I love Ning. I really do.
I’m just not all that happy with them right now.
Those of you who follow this blog will know that I started a Ning for our Yr 9 English classes in February this year. It’s been fantastic. A true learning community has formed and it’s become embedded into the fabric of our Yr 9 curriculum. I’m loving the engagement that is possible and the way I can connect with students who aren’t in my actual class. Just tonight I was showing it to parents at our Parent Teacher night. All were impressed and could see the benefits to student learning that this environment promoted. I asked Ning to remove the ads before the students had even joined and they were happy to oblige.
I also help to run Working together 2 make a difference, a Ning site that encourages educators to come together to share their experiences with service learning projects. Once again, I asked Ning to remove the ads and once again, they were happy to oblige.
Last week I had a moment to savour. Yr 9 students who actively engage in our English Ning came to see me to see if I could help them set up a Ning for their Sleepout 4 Schools initiative. They’d figured out that Ning was the best platform for them to engage the wider community in what they are doing. Sleepout 4 Schools is a school project involving our Yr 9 students; they are holding a fundraiser for our school community on May 22nd in an attempt to raise some money for Daraja Academy and the Bal Ashram in India. The students are working very hard to plan an evening where we will sleepover at school, have fun, skype with Mark Lukach hopefully and raise some money that will help to make a difference.

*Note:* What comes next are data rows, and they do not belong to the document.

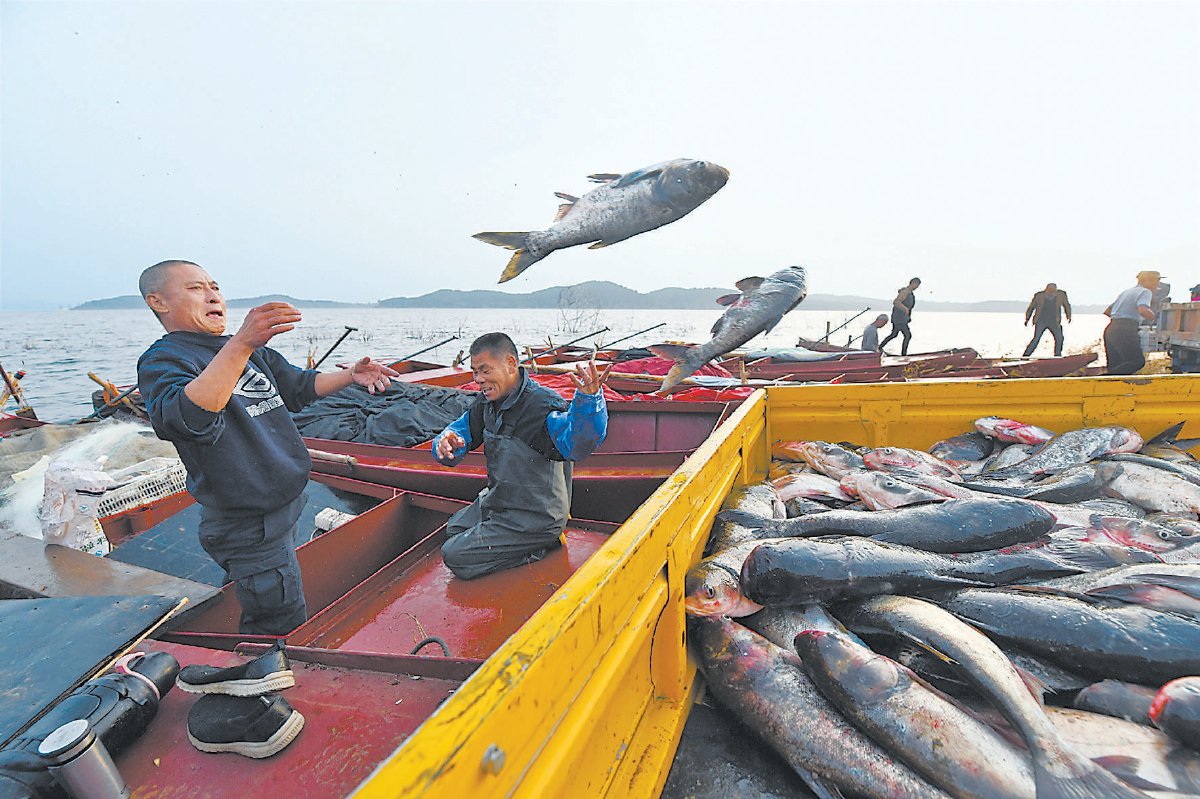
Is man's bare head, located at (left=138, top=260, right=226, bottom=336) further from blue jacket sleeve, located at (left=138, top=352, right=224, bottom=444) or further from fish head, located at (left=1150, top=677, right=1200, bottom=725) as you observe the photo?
fish head, located at (left=1150, top=677, right=1200, bottom=725)

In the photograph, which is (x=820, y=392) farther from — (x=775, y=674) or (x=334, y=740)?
(x=334, y=740)

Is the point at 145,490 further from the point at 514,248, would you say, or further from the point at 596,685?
the point at 596,685

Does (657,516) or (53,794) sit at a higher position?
(657,516)

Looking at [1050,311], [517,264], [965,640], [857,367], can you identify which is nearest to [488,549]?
[517,264]

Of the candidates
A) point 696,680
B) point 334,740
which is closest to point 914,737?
point 696,680

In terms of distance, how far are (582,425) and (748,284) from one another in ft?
8.94

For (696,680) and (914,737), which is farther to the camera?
(696,680)

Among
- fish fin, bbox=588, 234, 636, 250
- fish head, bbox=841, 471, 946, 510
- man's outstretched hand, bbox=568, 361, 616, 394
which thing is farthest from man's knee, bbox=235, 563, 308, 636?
fish head, bbox=841, 471, 946, 510

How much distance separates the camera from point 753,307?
4.96 metres

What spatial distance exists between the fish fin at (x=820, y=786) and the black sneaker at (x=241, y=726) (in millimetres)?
1531

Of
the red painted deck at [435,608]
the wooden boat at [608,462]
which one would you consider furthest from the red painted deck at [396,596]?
the wooden boat at [608,462]

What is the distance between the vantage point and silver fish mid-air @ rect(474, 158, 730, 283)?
3127 mm

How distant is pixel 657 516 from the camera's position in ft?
5.87

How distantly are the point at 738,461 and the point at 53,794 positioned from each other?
2970 millimetres
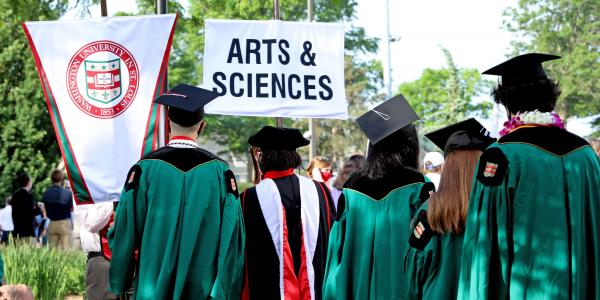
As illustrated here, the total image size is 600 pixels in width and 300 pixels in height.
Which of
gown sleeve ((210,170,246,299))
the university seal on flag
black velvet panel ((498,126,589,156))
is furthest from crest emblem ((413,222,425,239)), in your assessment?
the university seal on flag

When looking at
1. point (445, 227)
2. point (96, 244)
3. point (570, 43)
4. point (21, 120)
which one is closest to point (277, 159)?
point (96, 244)

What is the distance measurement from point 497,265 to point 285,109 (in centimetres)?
455

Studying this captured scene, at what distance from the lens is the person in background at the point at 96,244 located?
22.3ft

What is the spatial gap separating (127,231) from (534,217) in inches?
98.1

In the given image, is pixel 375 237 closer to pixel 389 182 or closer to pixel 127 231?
pixel 389 182

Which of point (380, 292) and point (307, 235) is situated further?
point (307, 235)

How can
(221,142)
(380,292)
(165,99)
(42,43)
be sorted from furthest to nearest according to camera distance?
1. (221,142)
2. (42,43)
3. (165,99)
4. (380,292)

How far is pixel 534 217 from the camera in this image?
12.1ft

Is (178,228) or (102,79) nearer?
(178,228)

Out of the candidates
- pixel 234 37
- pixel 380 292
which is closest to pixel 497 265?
pixel 380 292

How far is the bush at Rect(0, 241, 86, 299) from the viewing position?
995 cm

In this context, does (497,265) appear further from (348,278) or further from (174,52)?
(174,52)

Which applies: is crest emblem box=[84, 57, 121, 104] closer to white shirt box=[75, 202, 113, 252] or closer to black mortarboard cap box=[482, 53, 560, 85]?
white shirt box=[75, 202, 113, 252]

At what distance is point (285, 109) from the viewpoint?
811 centimetres
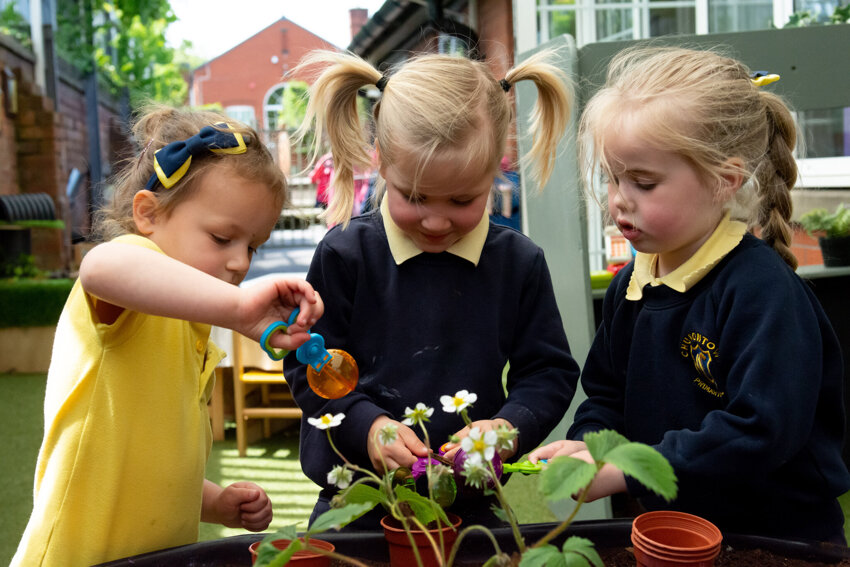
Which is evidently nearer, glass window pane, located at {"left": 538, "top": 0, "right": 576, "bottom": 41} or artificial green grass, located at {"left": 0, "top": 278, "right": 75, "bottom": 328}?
artificial green grass, located at {"left": 0, "top": 278, "right": 75, "bottom": 328}

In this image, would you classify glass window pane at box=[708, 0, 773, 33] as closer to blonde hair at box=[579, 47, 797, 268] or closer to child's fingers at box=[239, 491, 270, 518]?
blonde hair at box=[579, 47, 797, 268]

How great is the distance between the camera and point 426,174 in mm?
1154

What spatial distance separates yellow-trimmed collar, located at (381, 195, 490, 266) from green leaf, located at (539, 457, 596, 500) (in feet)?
2.04

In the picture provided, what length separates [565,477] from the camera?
0.67m

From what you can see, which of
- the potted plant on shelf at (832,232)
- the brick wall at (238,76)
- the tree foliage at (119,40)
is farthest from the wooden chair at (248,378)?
the brick wall at (238,76)

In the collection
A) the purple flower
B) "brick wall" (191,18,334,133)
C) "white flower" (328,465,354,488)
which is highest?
"brick wall" (191,18,334,133)

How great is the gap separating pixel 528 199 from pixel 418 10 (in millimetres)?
7167

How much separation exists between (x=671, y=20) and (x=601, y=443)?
18.1ft

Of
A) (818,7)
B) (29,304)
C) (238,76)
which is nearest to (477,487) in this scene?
(818,7)

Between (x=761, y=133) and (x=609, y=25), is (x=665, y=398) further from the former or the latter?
(x=609, y=25)

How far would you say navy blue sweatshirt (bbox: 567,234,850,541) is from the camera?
97 centimetres

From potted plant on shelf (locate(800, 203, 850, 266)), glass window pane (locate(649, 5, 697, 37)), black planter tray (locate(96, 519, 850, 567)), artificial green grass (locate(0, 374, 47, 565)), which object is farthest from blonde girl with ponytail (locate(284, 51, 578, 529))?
glass window pane (locate(649, 5, 697, 37))

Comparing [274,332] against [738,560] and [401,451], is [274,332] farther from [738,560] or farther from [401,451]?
[738,560]

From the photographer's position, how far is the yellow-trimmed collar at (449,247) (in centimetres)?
127
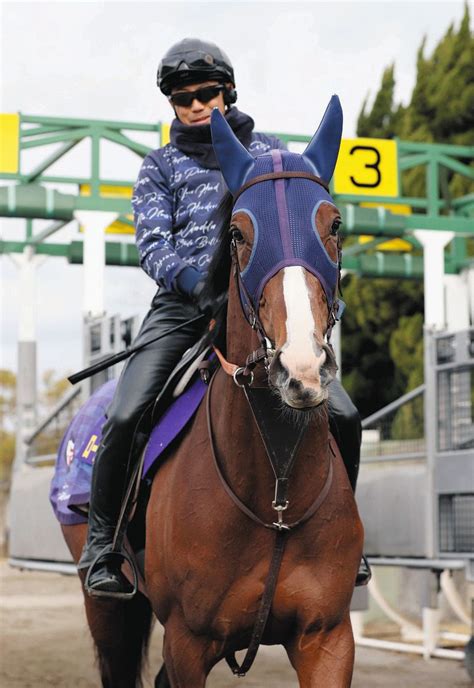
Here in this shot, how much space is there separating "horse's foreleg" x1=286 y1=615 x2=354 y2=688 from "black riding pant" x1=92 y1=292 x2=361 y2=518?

We set the Ning up. They are working as administrators of the Ning as well and are excited about the possibilities. They are trying to engage other surrounding schools in this service learning and are using the Ning as a tool for connecting. I asked Ning to take the ads off.
They didn’t oblige.
And so began the email process of me asking (begging really) and them denying. Our most recent email correspondance saw me ask this;
Dear Ning team,
Sorry to continue to dispute this, but it is a direct part of our program and is a vital ingredient in the teaching of our students. We are endeavouring to have our students create positive digital footprints for themselves in safe and ethical ways. Having ads that display free video chats for girls is not what I feel is a good advertisement encouraging safe and ethical use. If you look at the domain names of the members they are all students from our school. We are trying to encourage global involvement with other schools to have them participate as well.
Can I please ask you to reconsider once again.
Reply from Ning was this;
Thanks for the follow-up. Once again, while we definitely respect what you’re doing, this simply isn’t covered by what our program is offering. You’re still welcome to purchase the Go Ad-Free premium service, and you can find more details here:
Now, I don’t know about you, but I’m finding it hard to understand how Sleepout for Schools differs from the intentions of the Yr 9 English Ning and Working together 2 make a difference. It’s a school project, set up by and for students. It’s about EDUCATION.
Wikispaces and other Wiki creation companies are friendly to K – 12 education. You don’t have to request that ads be removed; they trust that if you tick that box saying it’s for K – 12 use it will be and a Wiki is provided ad free.
Ning is offering an amazing platform that can be utilised so well in education. Please, those of you making decisions at Ning, think about offering a service for education that will encourage users to explore its potential. We need an ad free service; one that won’t expose students to inappropriate ads that make it hard for us to justify the use of what is an excellent resource in school settings.